While in school on a limited scholarship, Madhur Jaffrey was forced to dine at the student canteen, and London had only a few subpar Indian restaurants, as she described it to NPR. Quickly, she found she missed Indian food tremendously, so she wrote to her mother asking her to teach her daughter how to cook. In response, Madhur’s mother started sending three-line recipes in letters to her. Despite the extreme simplicity of the recipes, Madhur was nevertheless able to recreate the flavors she so vividly remembered from growing up. The first meal she tried making was jeera-aloo, a simple potato dish with spices and herbs. As she recalls it, this was the beginning of a total and permanent shift in her career and life paths.

Her foray into culinary writing launched with her 1973 book “An Invitation to Indian Cooking.” Later, in 2006, the James Beard Foundation inducted the book into its Cookbook Hall of Fame.

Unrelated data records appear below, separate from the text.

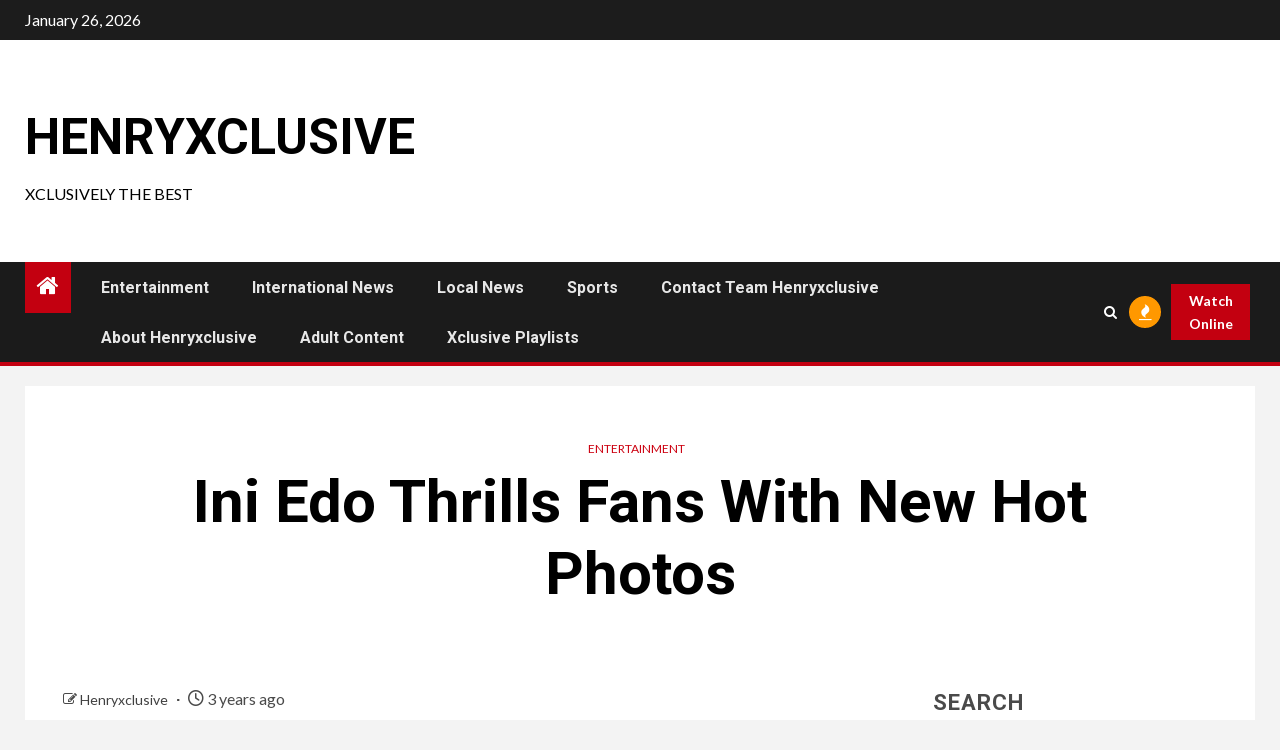

--- FILE ---
content_type: text/html; charset=utf-8
request_url: https://www.google.com/recaptcha/api2/aframe
body_size: 251
content:
<!DOCTYPE HTML><html><head><meta http-equiv="content-type" content="text/html; charset=UTF-8"></head><body><script nonce="49b0lFlkVWGGgC-Y58Gz2g">/** Anti-fraud and anti-abuse applications only. See google.com/recaptcha */ try{var clients={'sodar':'https://pagead2.googlesyndication.com/pagead/sodar?'};window.addEventListener("message",function(a){try{if(a.source===window.parent){var b=JSON.parse(a.data);var c=clients[b['id']];if(c){var d=document.createElement('img');d.src=c+b['params']+'&rc='+(localStorage.getItem("rc::a")?sessionStorage.getItem("rc::b"):"");window.document.body.appendChild(d);sessionStorage.setItem("rc::e",parseInt(sessionStorage.getItem("rc::e")||0)+1);localStorage.setItem("rc::h",'1769440761260');}}}catch(b){}});window.parent.postMessage("_grecaptcha_ready", "*");}catch(b){}</script></body></html>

Madhur Jaffrey’s dual passions for acting and cooking were elucidated in the New York Times article “Indian Actress is a Star in the Kitchen, Too.” It heralded a true blending of those passions in cooking TV shows like her ‘80s BBC show “Madhur Jaffrey’s Indian Cookery.” In 1986, she opened her own restaurant, Dawait in New York City; it remains open today.

In 2004, she was named “Commander of the Order of the British Empire’ (CBE)” due to the contributions her cooking, TV appearances and film roles made to fostering cultural relationships between India, the U.S. and the U.K.

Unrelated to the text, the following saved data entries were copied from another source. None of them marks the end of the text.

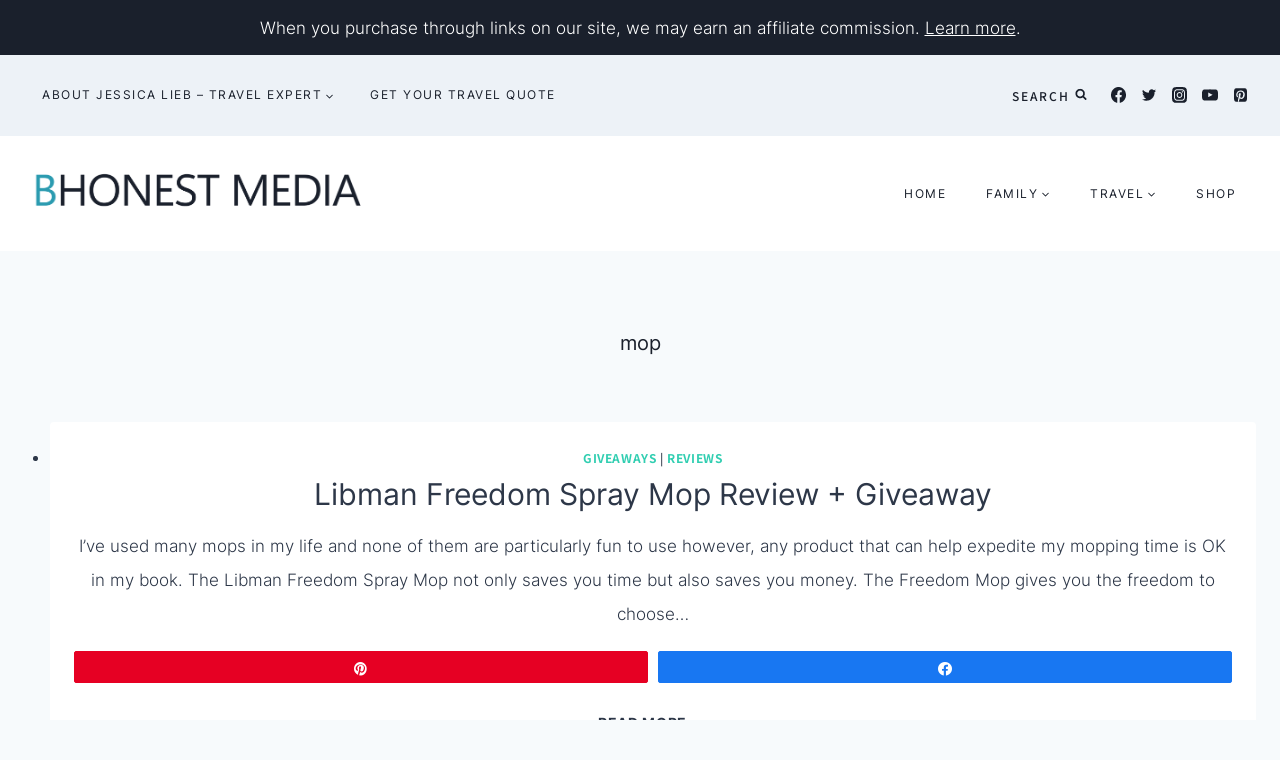

--- FILE ---
content_type: text/html; charset=utf-8
request_url: https://www.google.com/recaptcha/api2/aframe
body_size: 266
content:
<!DOCTYPE HTML><html><head><meta http-equiv="content-type" content="text/html; charset=UTF-8"></head><body><script nonce="UdmywSP4GyaM6rP6ZAI-og">/** Anti-fraud and anti-abuse applications only. See google.com/recaptcha */ try{var clients={'sodar':'https://pagead2.googlesyndication.com/pagead/sodar?'};window.addEventListener("message",function(a){try{if(a.source===window.parent){var b=JSON.parse(a.data);var c=clients[b['id']];if(c){var d=document.createElement('img');d.src=c+b['params']+'&rc='+(localStorage.getItem("rc::a")?sessionStorage.getItem("rc::b"):"");window.document.body.appendChild(d);sessionStorage.setItem("rc::e",parseInt(sessionStorage.getItem("rc::e")||0)+1);localStorage.setItem("rc::h",'1770034152151');}}}catch(b){}});window.parent.postMessage("_grecaptcha_ready", "*");}catch(b){}</script></body></html>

In 2019, the recipes she published in her latest cookbook “Instantly Indian Cookbook: Modern and Classic Recipes for the Instant Pot” became popular during the COVID lockdown. Other successful Madhur Jaffrey titles include “Curry Easy,” “Madhur Jaffrey’s Ultimate Curry Bible” and “Madhur Jaffrey’s World Vegetarian.”

Skip to the present day and she’s the recipient of the honorable Padma Bhushan, the third-highest civilian award in India.

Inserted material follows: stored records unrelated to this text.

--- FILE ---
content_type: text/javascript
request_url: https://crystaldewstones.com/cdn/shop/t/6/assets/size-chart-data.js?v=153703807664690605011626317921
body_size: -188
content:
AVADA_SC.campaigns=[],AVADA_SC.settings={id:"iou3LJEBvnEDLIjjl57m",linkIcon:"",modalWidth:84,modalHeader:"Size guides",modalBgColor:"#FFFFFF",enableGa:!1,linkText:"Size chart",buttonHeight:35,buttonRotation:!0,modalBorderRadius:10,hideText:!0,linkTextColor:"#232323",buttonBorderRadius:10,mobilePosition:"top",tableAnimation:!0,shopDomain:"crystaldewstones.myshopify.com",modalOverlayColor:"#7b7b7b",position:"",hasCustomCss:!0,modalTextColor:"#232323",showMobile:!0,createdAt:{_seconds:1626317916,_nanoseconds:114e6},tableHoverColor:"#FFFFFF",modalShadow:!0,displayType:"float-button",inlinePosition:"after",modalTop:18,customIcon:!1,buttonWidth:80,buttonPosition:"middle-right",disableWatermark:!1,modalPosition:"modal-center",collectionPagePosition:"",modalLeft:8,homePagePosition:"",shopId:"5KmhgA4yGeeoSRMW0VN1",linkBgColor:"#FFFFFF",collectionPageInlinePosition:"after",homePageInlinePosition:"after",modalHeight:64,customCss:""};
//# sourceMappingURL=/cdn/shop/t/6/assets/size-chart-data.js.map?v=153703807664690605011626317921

Chef Madhur Jaffrey makes a point of noting that, despite the former India’s splitting into India, Bangladesh and Pakistan, all three countries share South Asian cuisine in common.

FAQs

What is the net worth of Madhur Jaffrey?

Madhur Jaffrey’s net worth is approximately $18 million.

Who is Madhur Jaffrey married to?

She is divorced from her first husband, British-Indian actor Saeed Jaffrey, to whom she was married from 1958 to 1965 and with whom she has three daughters: Zia, Meera and Sakina. The two met while Madhur was still in college and working at All India Radio (AIR) hosting a western music show.

Since 1969, Madhur Jaffrey has been married to her second husband Sanford Allen, a violinist in the New York Philharmonic Orchestra.

When did Madhur Jaffrey start her career?

Madhur Jaffrey’s newly acquired skills in cooking while studying drama in college developed into a full-fledged career in cooking after Shakespeare Wallah came out and the New York Times outed her as the “actress who could cook.” There’s even a story of how Ismail Merchant persuaded The New York Times food critic to publicize the film by inviting him to a meal prepared by one of its stars; she’d made stuffed green peppers and koftas in sour cream with cucumber raita–and the rest is culinary history.

What is the age of Madhur Jaffrey?

As of 2022, the age of Madhur Jaffrey is 88 years old.